Example of custom graph using existing nodes
"""
import os
from dotenv import load_dotenv
from langchain_openai import OpenAIEmbeddings
from scrapegraphai.models import OpenAI, OpenAIImageToText
from scrapegraphai.graphs import BaseGraph
from scrapegraphai.nodes import FetchNode, ParseNode, ImageToTextNode, RAGNode, GenerateAnswerOmniNode
load_dotenv()
# ************************************************
# Define the configuration for the graph
# ************************************************
openai_key = os.getenv("OPENAI_APIKEY")
graph_config = {
"llm": {
"api_key": openai_key,
"model": "gpt-4o",
"temperature": 0,
"streaming": False
},
}
# ************************************************
# Define the graph nodes
# ************************************************
llm_model = OpenAI(graph_config["llm"])
iit_model = OpenAIImageToText(graph_config["llm"])

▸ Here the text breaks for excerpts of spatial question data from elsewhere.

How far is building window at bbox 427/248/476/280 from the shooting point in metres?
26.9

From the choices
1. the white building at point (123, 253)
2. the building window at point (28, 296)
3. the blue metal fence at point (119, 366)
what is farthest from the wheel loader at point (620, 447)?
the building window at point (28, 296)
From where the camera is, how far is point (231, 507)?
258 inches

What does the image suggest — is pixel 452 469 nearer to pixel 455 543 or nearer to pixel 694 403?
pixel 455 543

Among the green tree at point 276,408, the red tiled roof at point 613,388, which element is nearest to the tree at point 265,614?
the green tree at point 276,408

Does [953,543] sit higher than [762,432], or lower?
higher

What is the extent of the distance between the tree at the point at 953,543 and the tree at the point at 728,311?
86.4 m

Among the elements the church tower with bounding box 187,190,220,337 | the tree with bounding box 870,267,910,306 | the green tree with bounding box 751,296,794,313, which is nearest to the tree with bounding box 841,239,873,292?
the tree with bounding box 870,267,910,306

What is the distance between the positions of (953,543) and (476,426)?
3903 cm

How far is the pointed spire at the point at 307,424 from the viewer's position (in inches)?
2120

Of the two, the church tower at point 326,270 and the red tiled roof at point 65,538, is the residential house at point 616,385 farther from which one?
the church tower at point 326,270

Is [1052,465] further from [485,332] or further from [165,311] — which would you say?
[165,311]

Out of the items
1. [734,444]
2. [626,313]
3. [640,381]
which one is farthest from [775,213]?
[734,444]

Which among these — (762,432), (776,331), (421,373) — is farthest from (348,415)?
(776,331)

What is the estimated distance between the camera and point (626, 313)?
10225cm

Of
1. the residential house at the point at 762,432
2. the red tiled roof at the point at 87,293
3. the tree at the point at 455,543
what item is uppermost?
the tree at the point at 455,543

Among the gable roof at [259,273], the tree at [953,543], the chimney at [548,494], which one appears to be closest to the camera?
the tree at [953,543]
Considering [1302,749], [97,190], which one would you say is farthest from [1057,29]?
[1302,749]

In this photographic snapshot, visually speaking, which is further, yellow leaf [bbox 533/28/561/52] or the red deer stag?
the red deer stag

embedder = OpenAIEmbeddings(api_key=llm_model.openai_api_key)
# define the nodes for the graph
fetch_node = FetchNode(
input="url | local_dir",
output=["doc", "link_urls", "img_urls"],
node_config={
"verbose": True,
"headless": True,
}
)
parse_node = ParseNode(
input="doc",
output=["parsed_doc"],
node_config={
"chunk_size": 4096,
"verbose": True,
}
)
image_to_text_node = ImageToTextNode(
input="img_urls",
output=["img_desc"],
node_config={
"llm_model": iit_model,
"max_images": 4,
}
)
rag_node = RAGNode(
input="user_prompt & (parsed_doc | doc)",
output=["relevant_chunks"],
node_config={
"llm_model": llm_model,
"embedder_model": embedder,
"verbose": True,
}
)
generate_answer_omni_node = GenerateAnswerOmniNode(
input="user_prompt & (relevant_chunks | parsed_doc | doc) & img_desc",
output=["answer"],
node_config={
"llm_model": llm_model,
"verbose": True,
}
)
# ************************************************
# Create the graph by defining the connections
# ************************************************
graph = BaseGraph(
nodes=[
fetch_node,
parse_node,
image_to_text_node,
rag_node,
generate_answer_omni_node,
],
edges=[
(fetch_node, parse_node),
(parse_node, image_to_text_node),
(image_to_text_node, rag_node),
(rag_node, generate_answer_omni_node)
],
entry_point=fetch_node
)
# ************************************************
# Execute the graph
# ************************************************
result, execution_info = graph.execute({
"user_prompt": "List me all the projects with their titles and image links and descriptions.",
"url": "https://perinim.github.io/projects/"
})
# get the answer from the result
result = result.get("answer", "No answer found.")
print(result)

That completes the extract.